__Work task__
Translate this sentence from the mailing list post below into Spanish: "As you can see, the first requirement is to download various dependencies such as gcc, g++."
[[ Document extract open ]]
[asterisk-users] Which best practices to build and deploy Asterisk on different hardware ?

Tzafrir Cohen tzafrir.cohen at xorcom.com
Mon May 19 14:25:02 CDT 2008


On Mon, May 19, 2008 at 09:17:56PM +0200, Olivier wrote:
> 2008/5/19 Tzafrir Cohen <tzafrir.cohen at xorcom.com>:
> 
> > On Mon, May 19, 2008 at 07:29:54PM +0200, Olivier wrote:
> > > Hi,
> > >
> > > Today I'm building Asterisk using steps like this :
> > >
> > http://mikeoverip.wordpress.com/2008/03/29/asterisk-compilation-and-installation-on-debian-etch/
> > >
> > > As you can see, the first requirement is to download various dependencies
> > > such as gcc, g++.
> > >
> > > As I'm trying to centralize everything (configuration files, source codes
> > in
> > > an SVN repository), I'm wondering if there is a smarter way to build
> > > Asterisk.
[[ Document extract closed ]]
[[ Dataset records open ]]
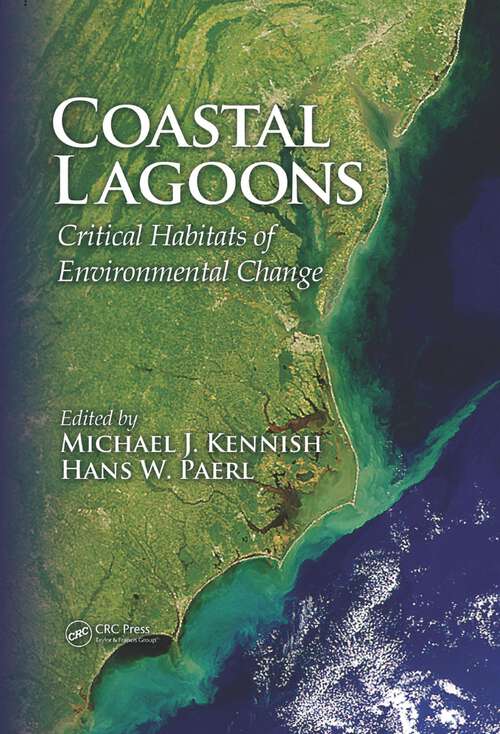 Book cover of Coastal Lagoons: Critical Habitats of Environmental Change (ISSN)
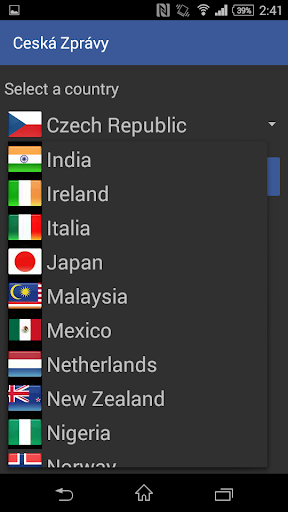 Czech News Screen 2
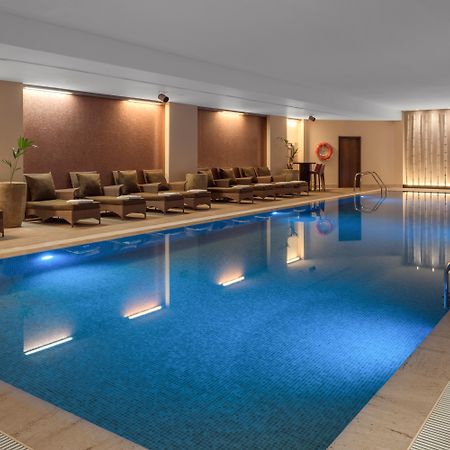 Doubletree By Hilton La Torre Golf Resort Roldán Εξωτερικό φωτογραφία The swimming pool at the hotel
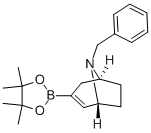 8-(׻)-3-(4,4,5,5-ļ׻-1,3,2-f-2-)-8-sph(hun)[3.2.1]-2-ϩY(ji)(gu)ʽ_1123661-15-3Y(ji)(gu)ʽ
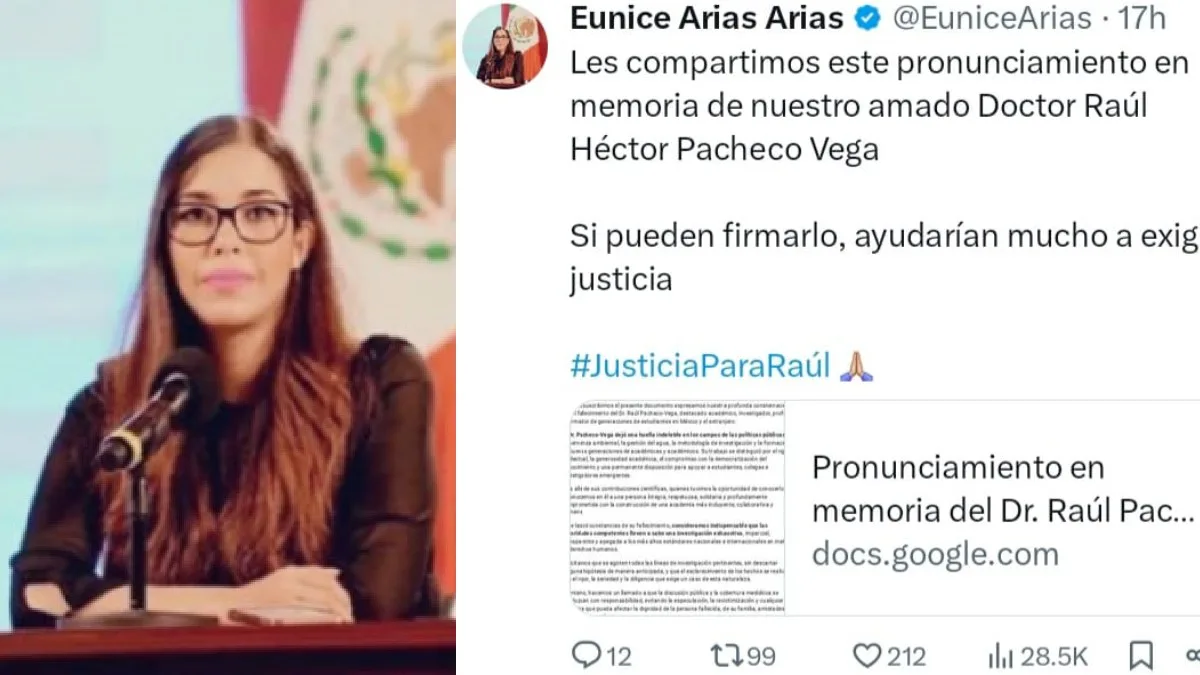 Exigen investigación exhaustiva por el asesinato del académico Héctor Raúl Pacheco-Vega en León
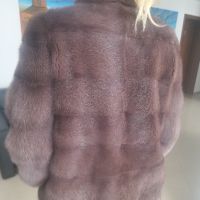 Норково палто за автомобилна дама "Lola Forner", снимка 6 - Палта, манта - 45467368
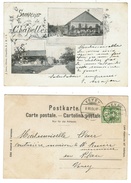 Suisse // Schweiz // Switzerland //  Vaud  // Souvenir De Chapelles - Sonstige & Ohne Zuordnung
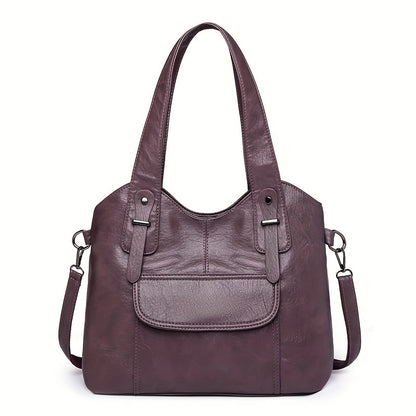 👜👜Modna damska torbica iz mehkega usnja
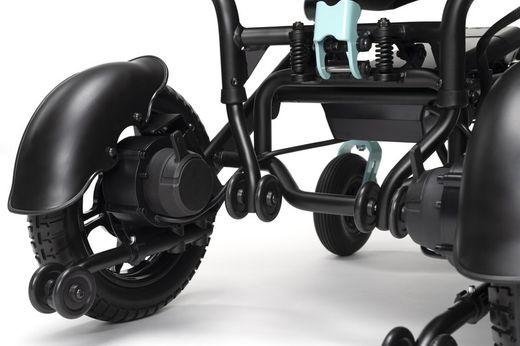 Fauteuil roulant électrique pliant PLEGO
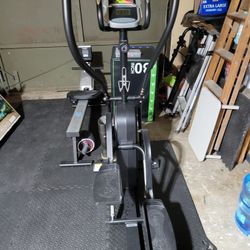 Eliptical Stepper - Magnetic Resistance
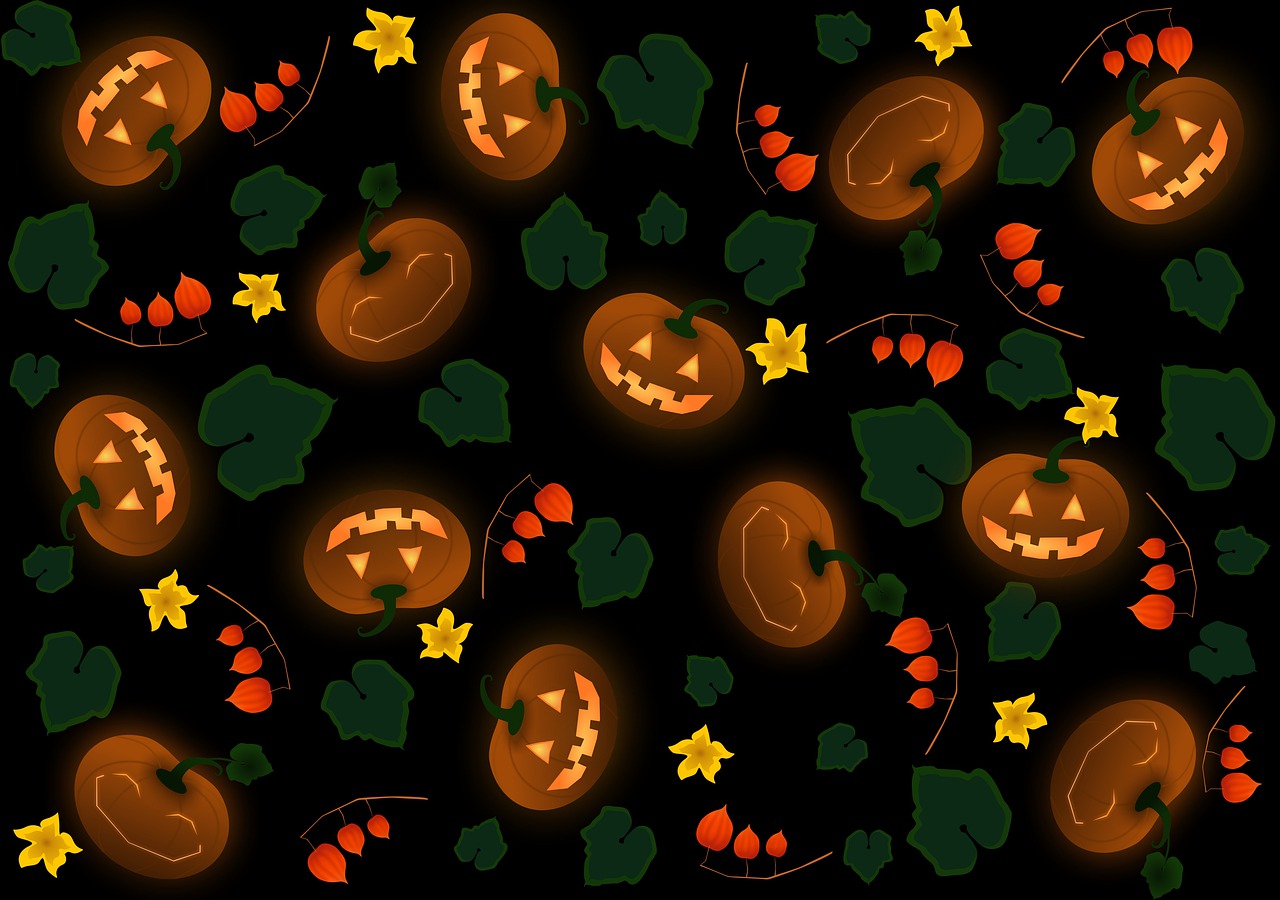 Halloween Computer Background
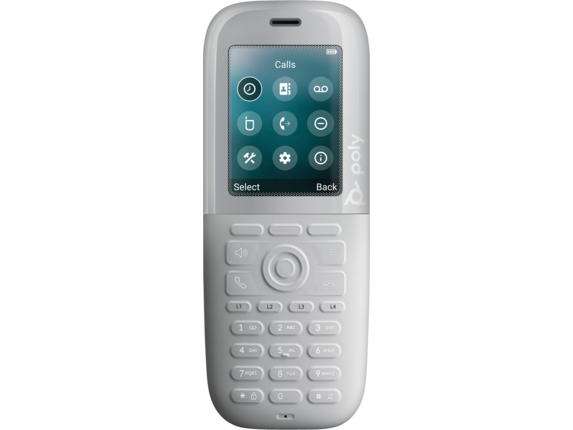 Hewlett Packard (HP) Poly Rove 40 DECT telefono ragelis EMEA – INTL English Loc Euro kištukas aprašymas - Prekės nuotrauka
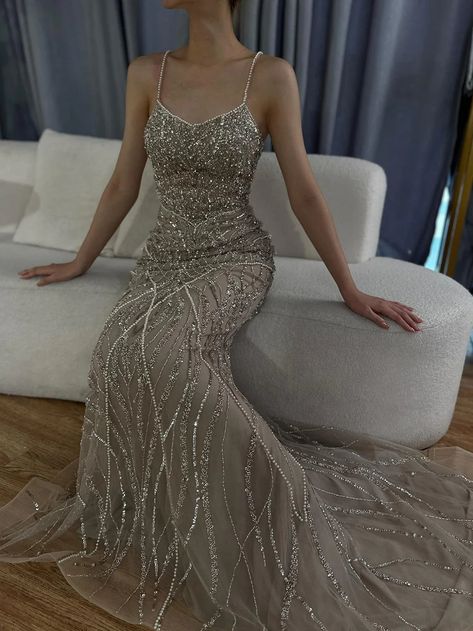 Elegant mermaid dress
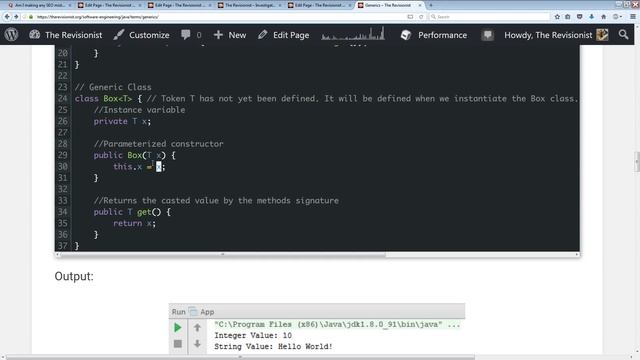 What are Generic Classes and Methods? What's the difference? Java Tutorials смотреть онлайн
[[ Dataset records closed ]]
__Task result__
Como puedes ver, el primer requisito es descargar varias dependencias, como gcc, g++.